- [Exercise instructions] What you output must be the exact lines from the first line of the data through the one holding "Vegetarian lettuce beans", with no pictures.

Short descriptive text snippets:
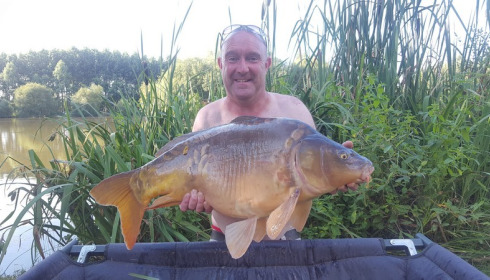 A 27 lb 12 oz carp from Lillypool, Richard May, Jul 2016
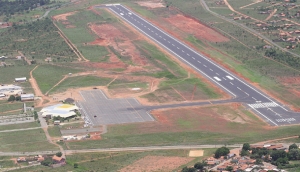 A pista de 1,3 mil metros de extensão do aeroporto de Pirenópolis foi construída pelo 11º BEC 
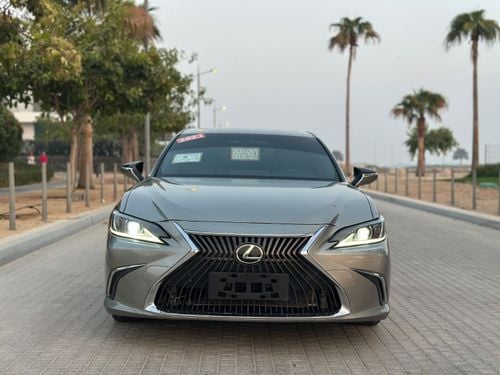 لكزس ES300h PREMIER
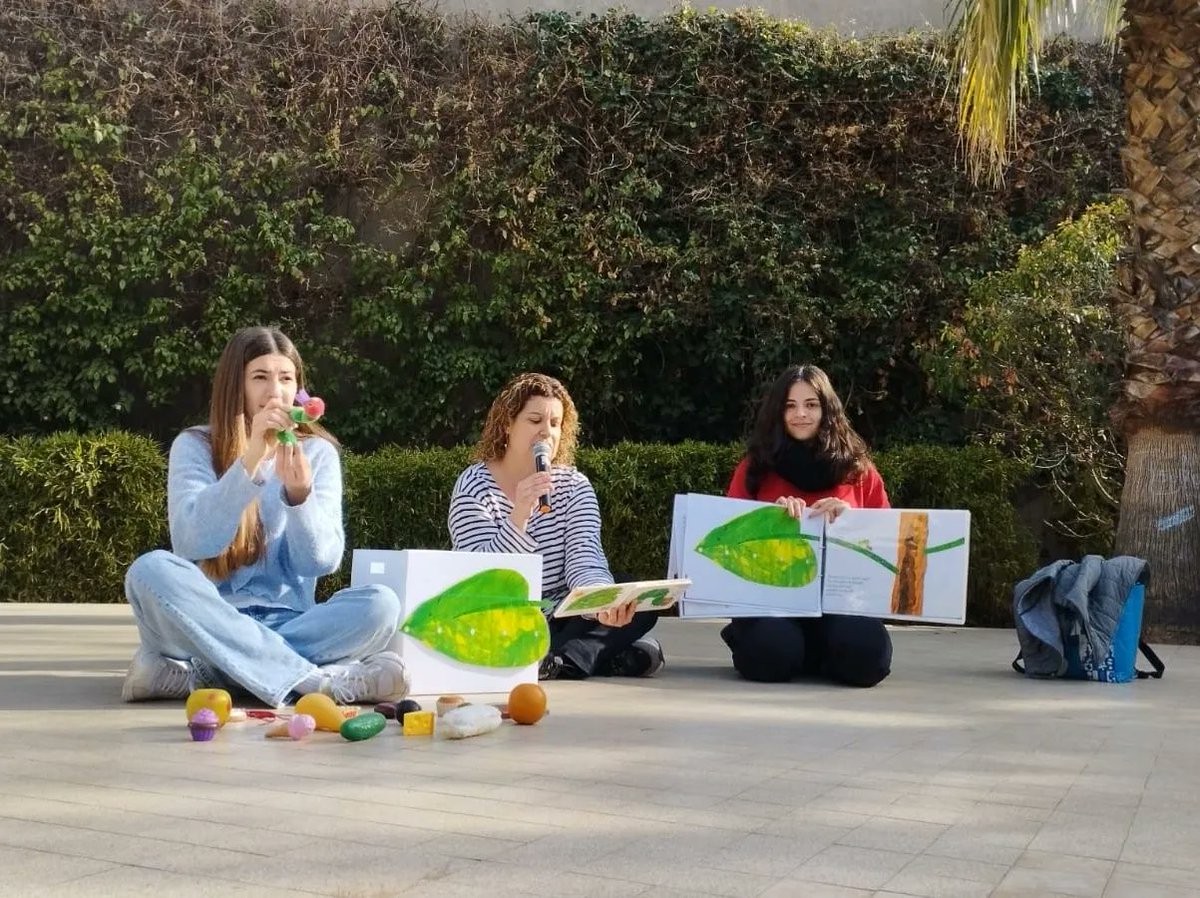 epiasabadell's tweet photo. ARRIBA LA PRIMAVERA
A I4 donem la benvinguda a la primavera de la millor manera! 🌷🐛🌻 Gaudint de la literatura acompanyats dels nostres amics i amigues en un entorn molt agradable.
#I4PIASABADELL
#INFANTILPIASABADELL https://t.co/K6Kg3YuZBF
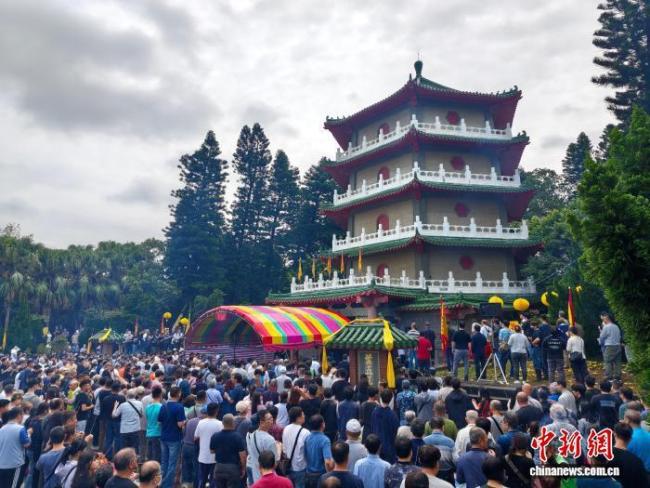台湾叶五美公祖塔前千人祭祖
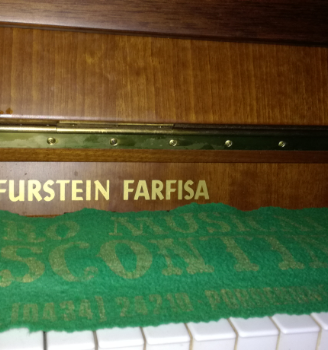 Pianoforte a muro FURSTEIN FARFISA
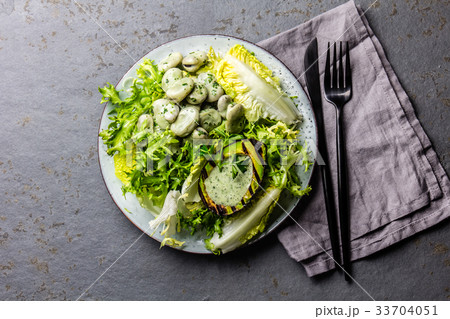 Vegetarian lettuce beans salad with grilled 33704051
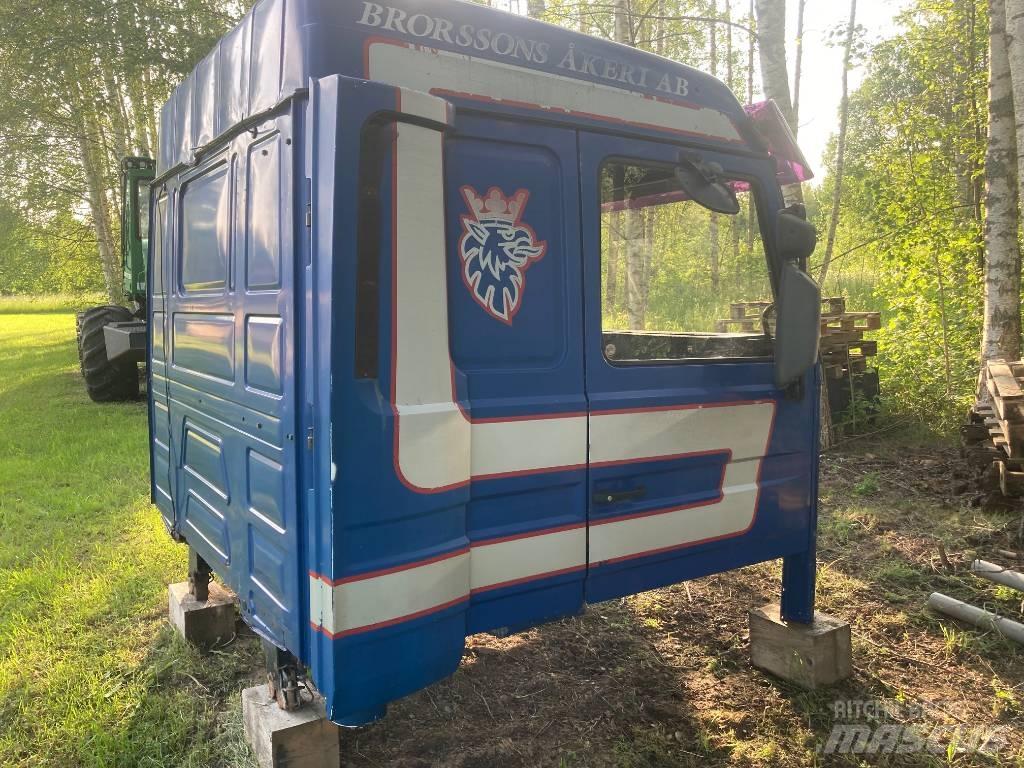 Scania 143 H Kabinos ir salonai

- [Finished exercise]
 A 27 lb 12 oz carp from Lillypool, Richard May, Jul 2016
 A pista de 1,3 mil metros de extensão do aeroporto de Pirenópolis foi construída pelo 11º BEC 
 لكزس ES300h PREMIER
 epiasabadell's tweet photo. ARRIBA LA PRIMAVERA
A I4 donem la benvinguda a la primavera de la millor manera! 🌷🐛🌻 Gaudint de la literatura acompanyats dels nostres amics i amigues en un entorn molt agradable.
#I4PIASABADELL
#INFANTILPIASABADELL https://t.co/K6Kg3YuZBF
台湾叶五美公祖塔前千人祭祖
 Pianoforte a muro FURSTEIN FARFISA
 Vegetarian lettuce beans salad with grilled 33704051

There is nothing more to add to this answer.